3. Die Sauerkirsche (Meggy) – Säure trifft auf Süße
Eng verwandt mit der Süßkirsche, aber mit einem ganz eigenen Charakter, ist die Sauerkirsche (Meggy). Sie ist in Ungarn von herausragender Bedeutung und vielleicht sogar noch populärer als ihre süße Cousine, wenn es um die Verarbeitung geht.
- Besonderheit: Ungarische Sauerkirschen sind bekannt für ihre intensive Säure, die ihnen eine besondere Frische verleiht und sie ideal für die Weiterverarbeitung macht. Die Sorte „Újfehértói fürtös“ ist eine der bekanntesten.
- Verwendung: Während man sie selten pur isst, sind Sauerkirschen die Basis für den beliebten „Meggyes pite“ (Sauerkirschkuchen), köstliche Konfitüren, Kompott und den erfrischenden „Meggy szörp“ (Sauerkirschsirup). Auch in Säften und natürlich im Meggypálinka findet man sie wieder. Der ungarische „Meggy“ ist ein unverzichtbarer Bestandteil der Sommerküche.
- Geschichte: Wie die Süßkirsche hat auch die Sauerkirsche eine lange Geschichte in Europa und ist in Ungarn tief in der traditionellen Küche verwurzelt.
4. Die Pflaume/Zwetschge (Szilva) – Blaue Wunder des Herbstes
Wenn der Sommer sich dem Ende zuneigt, ist die Zeit der Pflaumen und Zwetschgen (Szilva) gekommen. Sie sind ein Symbol für den Herbst und ein wichtiger Bestandteil der Konservierungskultur.
- Besonderheit: Ungarische Pflaumen sind oft sehr süß und saftig. Verschiedene Sorten werden angebaut, von großen, saftigen Tafelpflaumen bis hin zu kleineren, aromatischeren Zwetschgen, die sich ideal zum Backen eignen.
- Verwendung: Sie werden frisch gegessen, zu Marmeladen (Szilvalekvár) verarbeitet (oft sehr dick eingekocht und ohne zusätzlichen Zucker), in Kuchen und Strudel gebacken (z.B. „Szilvás gombóc“, Zwetschgenknödel) oder zu Szilvapálinka (Pflaumenschnaps) destilliert, der für seine kräftige, fruchtige Note bekannt ist.
- Geschichte: Pflaumen und Zwetschgen sind seit Jahrhunderten in Europa verbreitet. In Ungarn, wo sie oft als Selbstversorgerfrucht angebaut wurden, sind sie ein Grundpfeiler der bäuerlichen und häuslichen Küche.
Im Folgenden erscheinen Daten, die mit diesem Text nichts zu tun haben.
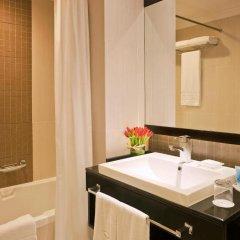 Отель Towers Rotana Классический номер с различными типами кроватей фото 5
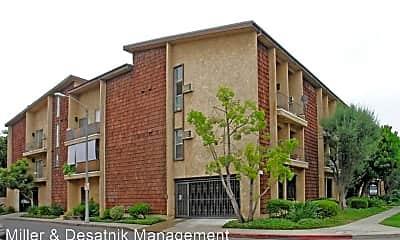 Building, 3708 Watseka Ave, 2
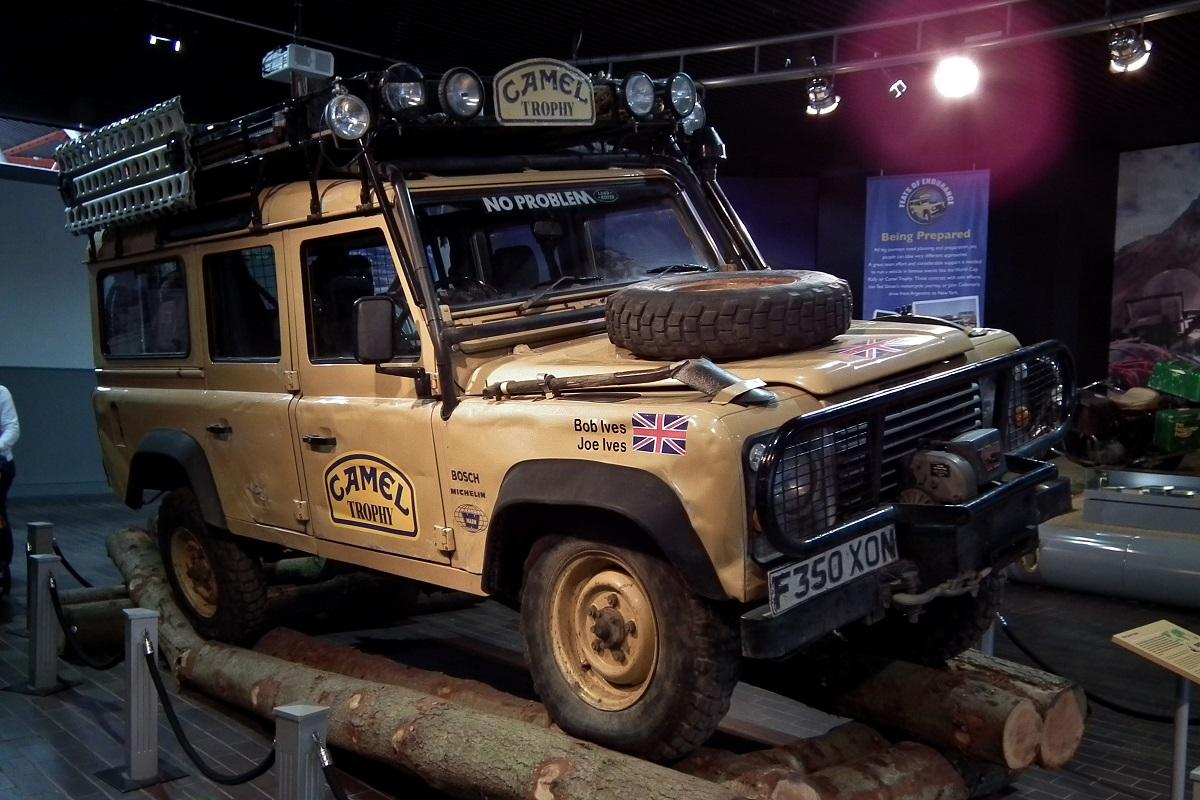 Land Rover Defender Camel Trophy 1989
5. Der Pfirsich (Őszibarack) – Samtige Süße im Spätsommer
Der Pfirsich (Őszibarack) rundet die ungarische Obstsaison im Spätsommer ab. Die ungarischen Pfirsiche sind bekannt für ihre samtige Schale, ihr saftiges Fruchtfleisch und ihr intensives, süßes Aroma.
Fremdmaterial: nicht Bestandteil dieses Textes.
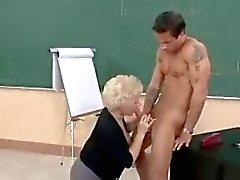 Горячие Бабуля Пума Учитель Banging В Класс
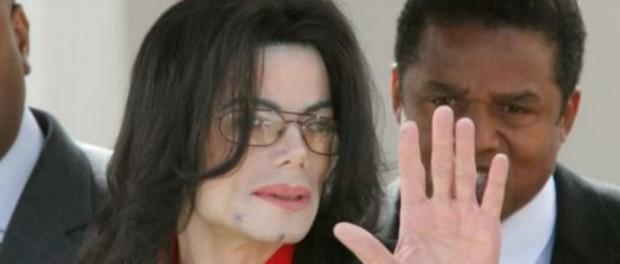 Радиостанции больше не хотят крутить Майкла Джексона из-за педофилии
- Besonderheit: Das sonnige, trockene Klima Ungarns ist perfekt für den Anbau von Pfirsichen, die hier besonders süß und aromatisch werden.
- Verwendung: Frisch vom Baum sind sie ein purer Genuss. Sie werden aber auch in Desserts, Marmeladen, Säften und Smoothies verwendet. Auch Őszibarackpálinka (Pfirsichschnaps) ist eine beliebte Spirituose.
- Geschichte: Pfirsiche stammen ursprünglich aus China und kamen über Persien nach Europa. In Ungarn fanden sie im kontinentalen Klima eine neue Heimat und entwickelten sich zu einer wichtigen Obstart.
Diese fünf Obstklassiker sind mehr als nur Früchte; sie sind ein Ausdruck der ungarischen Natur, ihrer Traditionen und ihrer Lebensfreude. Sie bereichern die Küche mit ihren Aromen und sind ein süßer Beweis für die Vielfalt, die das Land an der Donau zu bieten hat.